Retrouver le nom d’une personne aujourd’hui disparue peut sembler dérisoire. Un nom ne dit rien d’une vie, de ses joies ni de ses peines. Toutefois, l’évocation d’un nom peut parfois réactiver des souvenirs, stimuler des conversations, actionner des recherches pour retrouver de vieilles photos, des papiers ou des objets entassés au fond d’un grenier, d’une cave ou d’une armoire… Je lance un appel aux habitants de Montigny-sur-Loing ou d’ailleurs, aux anciens comme aux plus jeunes, en caressant l’espoir que parmi les descendants des derniers carriers de grès, quelques souvenirs ont traversé le temps. Merci pour vos retours. Patrick Dubreucq
(1) un arrêté du ministère de l’Agriculture du 19 octobre 1907, appliqué par le préfet de Seine-et-Marne, interdit désormais toute exploitation de grès dans la forêt domaniale de Fontainebleau
(2) Frantz Zeltner, un citoyen d’origine suisse, obtient, en mars 1830, du roi Charles X un bail emphytéotique de 99 ans pour exploiter le Long Rocher sur une superficie de 66 hectares afin d’y fabriquer « des pavés, des bornes et des pierres de taille ». Nous reviendrons dans un prochain article sur cette exploitation.

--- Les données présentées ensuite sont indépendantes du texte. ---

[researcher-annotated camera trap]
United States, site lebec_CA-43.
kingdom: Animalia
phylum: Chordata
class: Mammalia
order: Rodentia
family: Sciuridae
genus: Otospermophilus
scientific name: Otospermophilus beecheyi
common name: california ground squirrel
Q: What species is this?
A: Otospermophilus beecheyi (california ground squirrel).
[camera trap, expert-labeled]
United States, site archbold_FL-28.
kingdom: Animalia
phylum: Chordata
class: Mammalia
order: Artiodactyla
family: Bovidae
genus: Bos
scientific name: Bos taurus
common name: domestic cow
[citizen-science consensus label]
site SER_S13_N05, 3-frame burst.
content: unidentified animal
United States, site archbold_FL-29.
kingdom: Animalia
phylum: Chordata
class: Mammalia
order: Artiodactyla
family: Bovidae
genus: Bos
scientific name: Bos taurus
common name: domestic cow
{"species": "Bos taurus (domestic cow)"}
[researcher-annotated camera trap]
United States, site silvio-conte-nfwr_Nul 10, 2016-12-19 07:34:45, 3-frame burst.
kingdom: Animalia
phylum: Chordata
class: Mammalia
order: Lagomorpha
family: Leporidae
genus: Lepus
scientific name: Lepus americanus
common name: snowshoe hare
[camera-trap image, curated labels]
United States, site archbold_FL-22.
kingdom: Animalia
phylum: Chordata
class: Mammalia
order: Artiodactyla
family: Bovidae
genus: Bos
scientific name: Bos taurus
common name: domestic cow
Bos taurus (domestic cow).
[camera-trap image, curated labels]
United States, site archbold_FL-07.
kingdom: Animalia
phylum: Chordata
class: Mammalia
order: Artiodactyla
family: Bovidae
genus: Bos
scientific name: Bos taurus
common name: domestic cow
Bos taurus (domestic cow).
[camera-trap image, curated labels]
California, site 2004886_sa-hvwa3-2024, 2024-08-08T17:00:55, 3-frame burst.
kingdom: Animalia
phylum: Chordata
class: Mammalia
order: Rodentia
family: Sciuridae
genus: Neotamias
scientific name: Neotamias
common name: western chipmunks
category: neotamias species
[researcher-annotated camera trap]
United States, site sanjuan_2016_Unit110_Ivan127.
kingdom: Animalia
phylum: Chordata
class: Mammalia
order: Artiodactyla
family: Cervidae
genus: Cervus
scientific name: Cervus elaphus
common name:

(3) Il existe un hôtel Boyer, avenue de la Gare, au début du XXème siècle tenu par Jules Boyer, né en 1856 à Montigny et marié à Amanda Frichet née en 1855. Ils ont une fille, Hélène, née en 1884 à Paris. La stèle funéraire, au cimetière de Montigny-sur-Loing, indique qu’Amanda est décédée en 1923 et Jules en 1927.
(4) les deux carriers qui ne figurent pas sur la carte postale sont d’une part : Georges Genty, né en 1857 à Montigny-sur-Loing et Alexandre Guerre né en 1843 à Ferrière (Loiret). Témoin de la destruction de la grotte du Croc marin pendant la guerre de 1870, Georges Genty est connu, sous le surnom de « La Gaillouche ». Sa stèle funéraire au cimetière de Montigny nous apprend qu’il est mort, en 1943, dans sa 86ème année. Nous n’avons pas retrouvé la tombe d’Alexandre Guerre ni celle de Louis Réveillé mais nous savons, grâce aux registres d’état civil conservés à la mairie de Montigny-sur-Loing (merci au service d’accueil de la mairie) que ce dernier est décédé le 05 juin 1919 dans sa 57ème année.
(5) La pierre tombale de Léopoldine Thibault, au cimetière du Montigny-sur-Loing, nous apprend qu’elle est décédée en 1939. Nous n’avons pas retrouvé la tombe d’Émile Boyer mais nous savons, grâce aux registres d’état civil conservés à la mairie de Montigny-sur-Loing (merci au service d’accueil de la mairie) qu’il est décédé le 19 novembre 1909 à l’âge de 51 ans.